Rewrite the data below, changing every "tail light" to "taillight" and keeping everything else the same.

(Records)
▼
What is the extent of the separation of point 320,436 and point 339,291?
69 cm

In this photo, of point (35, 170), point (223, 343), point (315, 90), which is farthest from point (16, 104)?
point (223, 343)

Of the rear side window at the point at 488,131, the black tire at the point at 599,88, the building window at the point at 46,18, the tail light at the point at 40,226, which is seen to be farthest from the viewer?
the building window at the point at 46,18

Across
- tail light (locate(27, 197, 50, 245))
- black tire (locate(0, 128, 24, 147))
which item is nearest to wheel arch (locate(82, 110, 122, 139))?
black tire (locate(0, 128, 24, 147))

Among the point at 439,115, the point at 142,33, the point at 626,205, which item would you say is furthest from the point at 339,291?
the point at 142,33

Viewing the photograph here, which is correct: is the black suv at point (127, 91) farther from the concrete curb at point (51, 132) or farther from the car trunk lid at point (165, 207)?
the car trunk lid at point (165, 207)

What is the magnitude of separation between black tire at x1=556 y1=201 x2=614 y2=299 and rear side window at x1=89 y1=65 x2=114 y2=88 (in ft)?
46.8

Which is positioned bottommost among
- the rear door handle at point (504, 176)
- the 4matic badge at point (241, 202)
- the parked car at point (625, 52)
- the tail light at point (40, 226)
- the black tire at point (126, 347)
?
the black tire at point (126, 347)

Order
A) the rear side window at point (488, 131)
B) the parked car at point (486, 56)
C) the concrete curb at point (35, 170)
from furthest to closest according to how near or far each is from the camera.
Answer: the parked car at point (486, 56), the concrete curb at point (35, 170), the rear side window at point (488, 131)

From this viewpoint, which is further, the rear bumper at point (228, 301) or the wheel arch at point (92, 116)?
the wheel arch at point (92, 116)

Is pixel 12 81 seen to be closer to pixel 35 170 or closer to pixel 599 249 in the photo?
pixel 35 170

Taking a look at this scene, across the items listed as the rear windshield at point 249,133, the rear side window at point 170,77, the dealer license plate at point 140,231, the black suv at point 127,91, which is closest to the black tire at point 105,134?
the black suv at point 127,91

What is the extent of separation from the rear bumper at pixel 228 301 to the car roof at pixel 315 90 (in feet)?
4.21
▲
**ANSWER FOR THE TASK:**
What is the extent of the separation of point 320,436 and point 339,291?
69 cm

In this photo, of point (35, 170), point (223, 343), point (315, 90), which is farthest from point (16, 104)?
point (223, 343)

Of the rear side window at the point at 488,131, the black tire at the point at 599,88, the building window at the point at 46,18, the taillight at the point at 40,226, which is seen to be farthest from the viewer?
the building window at the point at 46,18

Across
- taillight (locate(27, 197, 50, 245))
- black tire (locate(0, 128, 24, 147))
which item is nearest to wheel arch (locate(82, 110, 122, 139))?
black tire (locate(0, 128, 24, 147))

Among the point at 439,115, the point at 142,33, the point at 626,205, which item would you say is furthest from the point at 339,291?
the point at 142,33

Viewing the photograph here, which is correct: is the black suv at point (127, 91) farther from the concrete curb at point (51, 132) or farther from the car trunk lid at point (165, 207)?
the car trunk lid at point (165, 207)

What is the magnitude of separation between black tire at x1=556 y1=201 x2=614 y2=299 and rear side window at x1=89 y1=65 x2=114 y2=88 (in ft)?
46.8

Which is positioned bottommost among
- the rear door handle at point (504, 176)
- the 4matic badge at point (241, 202)
- the parked car at point (625, 52)
- the taillight at point (40, 226)
- the black tire at point (126, 347)
?
the black tire at point (126, 347)

Order
A) the rear side window at point (488, 131)
B) the parked car at point (486, 56)
C) the concrete curb at point (35, 170)
from furthest to closest according to how near or far each is from the camera.
Answer: the parked car at point (486, 56), the concrete curb at point (35, 170), the rear side window at point (488, 131)

From this viewpoint, which is further, the rear bumper at point (228, 301) or the wheel arch at point (92, 116)?
the wheel arch at point (92, 116)

Is pixel 12 81 seen to be closer to pixel 35 170 or closer to pixel 599 249 in the photo?
pixel 35 170

Taking a look at this scene, across the items listed as the rear windshield at point 249,133, the rear side window at point 170,77, the dealer license plate at point 140,231, the black suv at point 127,91, which is closest to the black tire at point 105,134?
the black suv at point 127,91

What is the extent of separation from the rear bumper at pixel 228 301 to the car roof at pixel 315 90 (in feet)?
4.21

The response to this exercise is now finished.